Somehow the days toppled over one another and now you’re here, comfortably erudite about this new place that was formerly intimidating in all it’s luxuriant novelty.
You now know that the bulk section at the gimmicky health food store actually presents a better deal on oats and nuts than the packaged stuff from the A&P. And you now know never to poke fun at the fact that here, A&P stands for “Alaskan and Proud.” No Alaskans will laugh with you; they’ll just give you the side eye.
You now know that the fastest way to walk from here to there involves stairs and shortcuts and is nothing you could ever learn from Google Maps.
You now know that you must leave the office by the 7th or 37th minute of every hour in order to catch the bus from the main station, even though four days out of five it will be a few minutes late and you needn’t have hurried.
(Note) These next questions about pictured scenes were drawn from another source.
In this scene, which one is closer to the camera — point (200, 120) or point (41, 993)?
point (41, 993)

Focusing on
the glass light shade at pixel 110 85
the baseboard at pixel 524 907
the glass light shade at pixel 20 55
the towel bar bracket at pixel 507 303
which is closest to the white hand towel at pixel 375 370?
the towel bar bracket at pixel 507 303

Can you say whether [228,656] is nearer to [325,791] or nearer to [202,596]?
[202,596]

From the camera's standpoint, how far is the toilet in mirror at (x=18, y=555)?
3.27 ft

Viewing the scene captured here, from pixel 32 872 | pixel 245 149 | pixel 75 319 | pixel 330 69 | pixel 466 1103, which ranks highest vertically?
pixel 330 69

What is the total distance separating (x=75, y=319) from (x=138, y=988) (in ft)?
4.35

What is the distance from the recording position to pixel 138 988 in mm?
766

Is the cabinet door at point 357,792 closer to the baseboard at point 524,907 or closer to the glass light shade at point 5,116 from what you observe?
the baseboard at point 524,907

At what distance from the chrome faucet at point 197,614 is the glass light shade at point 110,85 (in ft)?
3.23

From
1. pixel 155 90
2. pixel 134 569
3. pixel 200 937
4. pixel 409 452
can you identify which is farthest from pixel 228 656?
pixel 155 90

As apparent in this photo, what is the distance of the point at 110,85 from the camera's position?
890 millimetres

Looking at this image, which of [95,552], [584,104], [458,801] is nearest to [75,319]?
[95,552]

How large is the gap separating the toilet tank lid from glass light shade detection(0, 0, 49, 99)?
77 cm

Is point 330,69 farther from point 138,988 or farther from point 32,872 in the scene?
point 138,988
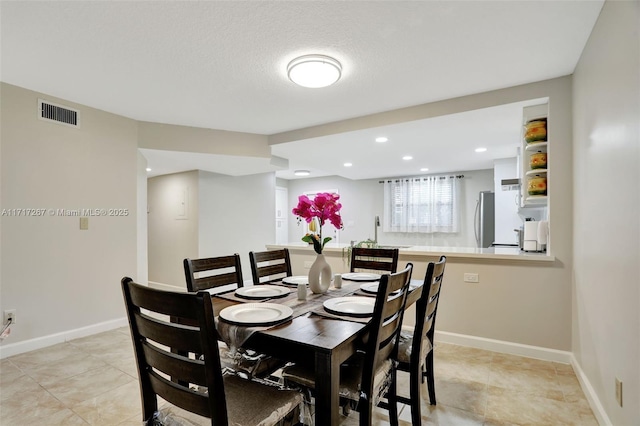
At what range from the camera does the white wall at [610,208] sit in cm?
141

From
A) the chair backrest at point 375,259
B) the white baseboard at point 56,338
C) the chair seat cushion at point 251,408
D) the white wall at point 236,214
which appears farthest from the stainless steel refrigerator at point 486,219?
the white baseboard at point 56,338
But you should still hurry, because sometimes the bus is on time and you will find yourself sprinting full-tilt in a clammy panic, thanking your lucky stars if you manage to whip your bus pass out in time and stumble aboard, or, alternatively, cursing the gods that you’re a distance runner without a lick of fast-twitch muscle if you timed your departure poorly and now must endure a moment of enormous frustration amid a hefty carnival of exhaust fumes as the bus’s rattly butt pulls away without you.
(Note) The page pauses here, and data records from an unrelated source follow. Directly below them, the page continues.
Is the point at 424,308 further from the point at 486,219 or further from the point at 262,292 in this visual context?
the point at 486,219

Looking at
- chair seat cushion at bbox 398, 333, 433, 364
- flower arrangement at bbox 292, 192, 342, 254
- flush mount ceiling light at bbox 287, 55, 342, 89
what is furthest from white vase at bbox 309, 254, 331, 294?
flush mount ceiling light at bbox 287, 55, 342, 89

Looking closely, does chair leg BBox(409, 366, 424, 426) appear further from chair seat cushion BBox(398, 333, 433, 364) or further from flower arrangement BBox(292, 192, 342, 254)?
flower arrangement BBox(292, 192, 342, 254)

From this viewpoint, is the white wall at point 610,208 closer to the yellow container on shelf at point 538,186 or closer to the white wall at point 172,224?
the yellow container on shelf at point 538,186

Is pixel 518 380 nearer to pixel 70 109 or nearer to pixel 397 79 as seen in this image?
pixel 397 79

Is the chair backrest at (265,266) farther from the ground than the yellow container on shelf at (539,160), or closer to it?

Luckily, you now know that you can fill the half hour before the next bus with the book that this fickle public transit system has trained you to keep handy expressly for this purpose.
You now know how to tell the difference between a hemlock and a spruce just with a quick glance at the bark. You know all about glacial rebound, and muskeg, and that a beaver’s favorite tree is black cottonwood, and that those white dots far up on the mountain are goats, and that the hoot of a saw-whet owl becomes wickedly annoying after about 7 seconds.
You now know that cow parsnip can give you a sunburn, stinging nettles feel oddly soothing after few minutes, and devil’s club spines are delighted to lodge in your hand for a week before you can force them out. Those suckers hurt.
You now know that children are happy to spend two hours outside in torrential sideways rain and stand-me-up wind as long you act excited about it.
You now know never to do hill repeats at Cordova Street after dark because that’s when the bears raid the apartment complex trash. Even though it’s really the perfect hill for medium-length repeats.
Speaking of bears, you now know how to say both “black bear” and “brown bear” in Tlingit. You also like the word for “whale.”
Speaking of whales, you now know that if other options fall through, you may at least have some future in creating nature-inspired art.
You now know by heart the stretches without streetlamps on your dark morning runs. Your ankles know them too.
You now know the exact distance from B street to the bridge, and you now know that somehow even though it is slightly downhill on the way out, you will always run it significantly faster on the uphill when you come back.
You now know that if you’re taking over 19 minutes to get to the bridge, you’re probably going to surrender and call this a recovery run. You now know that if you’re taking less than 13:30 during a speed session, you’re a lot speedier than you thought.
You now know that to get the precise distance on the way back, you should take your split exactly as you pass the house with the Tlingit killer whale.
Clearly, the learning curve is steep around these parts. Sort of like the mountains.
I’m interested to see what else I’ll come to “know” through the months of November through March, which I am highly anticipating to be dark, rainy, gloomy, and rife with opportunities for character-building.
If you’ve had something of a life transition recently (a new city, school, job… anything), what is something “you now know” about your new life that you never could have known in advance?